[Data pertanyaan berbasis adegan]
------------------------

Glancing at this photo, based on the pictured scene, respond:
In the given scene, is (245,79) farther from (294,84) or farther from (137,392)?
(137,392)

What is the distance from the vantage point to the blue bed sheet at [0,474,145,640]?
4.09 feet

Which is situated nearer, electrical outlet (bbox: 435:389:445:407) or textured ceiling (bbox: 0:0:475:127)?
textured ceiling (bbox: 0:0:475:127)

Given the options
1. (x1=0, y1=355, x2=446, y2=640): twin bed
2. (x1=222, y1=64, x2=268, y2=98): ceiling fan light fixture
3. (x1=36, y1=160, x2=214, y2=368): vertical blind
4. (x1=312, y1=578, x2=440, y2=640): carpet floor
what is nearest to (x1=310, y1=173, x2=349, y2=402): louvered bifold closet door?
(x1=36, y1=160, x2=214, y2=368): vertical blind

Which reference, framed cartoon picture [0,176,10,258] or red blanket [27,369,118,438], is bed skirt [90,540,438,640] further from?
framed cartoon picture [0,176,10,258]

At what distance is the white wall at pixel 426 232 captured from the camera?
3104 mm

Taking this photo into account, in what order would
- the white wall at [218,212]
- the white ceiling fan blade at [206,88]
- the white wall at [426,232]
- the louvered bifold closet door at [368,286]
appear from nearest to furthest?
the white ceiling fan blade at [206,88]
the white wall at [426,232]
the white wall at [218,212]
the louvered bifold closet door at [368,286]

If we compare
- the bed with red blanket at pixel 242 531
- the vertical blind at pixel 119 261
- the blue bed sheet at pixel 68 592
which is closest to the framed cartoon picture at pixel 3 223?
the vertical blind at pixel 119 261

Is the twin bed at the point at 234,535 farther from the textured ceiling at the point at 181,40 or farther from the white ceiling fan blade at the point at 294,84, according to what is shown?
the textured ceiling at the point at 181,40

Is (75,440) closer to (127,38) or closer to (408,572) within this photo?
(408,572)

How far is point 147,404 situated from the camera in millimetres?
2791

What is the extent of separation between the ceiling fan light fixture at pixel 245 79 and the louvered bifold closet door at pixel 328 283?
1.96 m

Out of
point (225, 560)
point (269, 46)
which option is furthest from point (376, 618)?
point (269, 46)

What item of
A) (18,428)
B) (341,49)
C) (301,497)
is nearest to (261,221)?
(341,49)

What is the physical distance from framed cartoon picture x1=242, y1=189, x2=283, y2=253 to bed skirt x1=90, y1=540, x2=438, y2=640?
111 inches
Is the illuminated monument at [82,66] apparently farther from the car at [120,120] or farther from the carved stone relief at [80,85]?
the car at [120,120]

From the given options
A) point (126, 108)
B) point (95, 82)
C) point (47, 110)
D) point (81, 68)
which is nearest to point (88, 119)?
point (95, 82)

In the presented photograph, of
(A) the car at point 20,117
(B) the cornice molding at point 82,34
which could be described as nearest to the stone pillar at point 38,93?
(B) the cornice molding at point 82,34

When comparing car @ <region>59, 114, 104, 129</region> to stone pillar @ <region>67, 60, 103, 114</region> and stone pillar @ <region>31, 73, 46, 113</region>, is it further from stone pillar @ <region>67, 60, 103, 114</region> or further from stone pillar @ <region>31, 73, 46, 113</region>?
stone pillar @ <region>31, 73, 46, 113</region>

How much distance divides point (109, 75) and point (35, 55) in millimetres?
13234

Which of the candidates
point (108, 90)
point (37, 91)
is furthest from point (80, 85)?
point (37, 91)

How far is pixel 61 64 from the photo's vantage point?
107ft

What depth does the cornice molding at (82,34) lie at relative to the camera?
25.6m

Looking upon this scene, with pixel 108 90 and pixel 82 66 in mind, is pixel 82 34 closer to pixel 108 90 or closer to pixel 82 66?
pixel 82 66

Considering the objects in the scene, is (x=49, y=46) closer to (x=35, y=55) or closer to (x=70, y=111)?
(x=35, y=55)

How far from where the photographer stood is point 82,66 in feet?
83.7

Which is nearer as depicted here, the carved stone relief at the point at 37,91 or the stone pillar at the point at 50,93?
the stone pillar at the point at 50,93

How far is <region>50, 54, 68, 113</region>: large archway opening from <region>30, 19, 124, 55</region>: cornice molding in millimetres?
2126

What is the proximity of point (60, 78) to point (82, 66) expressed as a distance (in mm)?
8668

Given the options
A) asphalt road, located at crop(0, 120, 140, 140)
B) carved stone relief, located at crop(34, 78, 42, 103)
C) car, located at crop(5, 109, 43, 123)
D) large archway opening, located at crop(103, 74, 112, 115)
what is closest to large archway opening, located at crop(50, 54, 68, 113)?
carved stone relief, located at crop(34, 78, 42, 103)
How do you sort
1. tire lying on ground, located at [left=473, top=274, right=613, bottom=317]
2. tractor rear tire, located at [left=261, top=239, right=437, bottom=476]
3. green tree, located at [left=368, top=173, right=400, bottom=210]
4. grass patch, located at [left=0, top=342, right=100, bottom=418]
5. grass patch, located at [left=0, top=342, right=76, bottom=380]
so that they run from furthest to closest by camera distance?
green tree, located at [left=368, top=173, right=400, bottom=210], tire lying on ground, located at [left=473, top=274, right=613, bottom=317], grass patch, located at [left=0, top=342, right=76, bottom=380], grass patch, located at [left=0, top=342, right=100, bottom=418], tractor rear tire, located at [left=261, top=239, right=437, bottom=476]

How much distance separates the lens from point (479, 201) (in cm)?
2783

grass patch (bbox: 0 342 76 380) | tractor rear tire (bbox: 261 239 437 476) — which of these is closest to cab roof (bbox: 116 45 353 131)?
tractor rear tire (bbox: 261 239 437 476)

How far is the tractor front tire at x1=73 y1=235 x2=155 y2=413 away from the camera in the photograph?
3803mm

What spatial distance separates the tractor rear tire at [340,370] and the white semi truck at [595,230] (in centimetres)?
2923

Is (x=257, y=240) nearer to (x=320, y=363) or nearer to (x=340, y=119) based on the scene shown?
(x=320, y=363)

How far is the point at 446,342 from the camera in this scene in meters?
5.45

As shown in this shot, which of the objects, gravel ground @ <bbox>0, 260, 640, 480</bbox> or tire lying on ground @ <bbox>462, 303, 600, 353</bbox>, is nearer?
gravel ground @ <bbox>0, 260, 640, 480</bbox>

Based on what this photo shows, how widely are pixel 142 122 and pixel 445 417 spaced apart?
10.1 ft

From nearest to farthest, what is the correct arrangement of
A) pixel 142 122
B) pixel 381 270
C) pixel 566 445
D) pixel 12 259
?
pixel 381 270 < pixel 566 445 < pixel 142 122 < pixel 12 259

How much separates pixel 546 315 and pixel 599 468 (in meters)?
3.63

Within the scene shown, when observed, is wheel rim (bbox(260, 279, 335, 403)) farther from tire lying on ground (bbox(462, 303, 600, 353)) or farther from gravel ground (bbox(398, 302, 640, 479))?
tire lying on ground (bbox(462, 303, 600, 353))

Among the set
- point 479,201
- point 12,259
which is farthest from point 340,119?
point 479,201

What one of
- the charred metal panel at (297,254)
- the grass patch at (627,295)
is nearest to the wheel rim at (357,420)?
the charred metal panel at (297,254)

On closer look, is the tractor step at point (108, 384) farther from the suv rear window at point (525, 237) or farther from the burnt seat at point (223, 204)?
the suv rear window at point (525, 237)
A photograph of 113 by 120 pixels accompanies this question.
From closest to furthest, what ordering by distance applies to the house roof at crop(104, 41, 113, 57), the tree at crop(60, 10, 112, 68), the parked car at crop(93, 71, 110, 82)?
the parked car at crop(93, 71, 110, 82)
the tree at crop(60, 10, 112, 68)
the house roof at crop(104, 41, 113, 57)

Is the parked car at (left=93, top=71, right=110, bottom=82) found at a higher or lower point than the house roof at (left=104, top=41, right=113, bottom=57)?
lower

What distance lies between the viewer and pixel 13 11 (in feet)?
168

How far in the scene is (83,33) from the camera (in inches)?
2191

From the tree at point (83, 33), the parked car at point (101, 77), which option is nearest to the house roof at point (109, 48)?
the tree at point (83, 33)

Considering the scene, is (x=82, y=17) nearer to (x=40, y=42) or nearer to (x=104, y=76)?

------------------------

Latihan
Ubahlah data mulai dari baris yang memuat "How far in the" sampai akhir data dengan mengganti "camera" menjadi "observer", dan biarkan bagian lainnya tetap sama.

Jawaban Akhir
How far in the scene is (83,33) from the observer (in inches)?
2191

From the tree at point (83, 33), the parked car at point (101, 77), which option is nearest to the house roof at point (109, 48)?
the tree at point (83, 33)

Considering the scene, is (x=82, y=17) nearer to (x=40, y=42) or nearer to (x=104, y=76)?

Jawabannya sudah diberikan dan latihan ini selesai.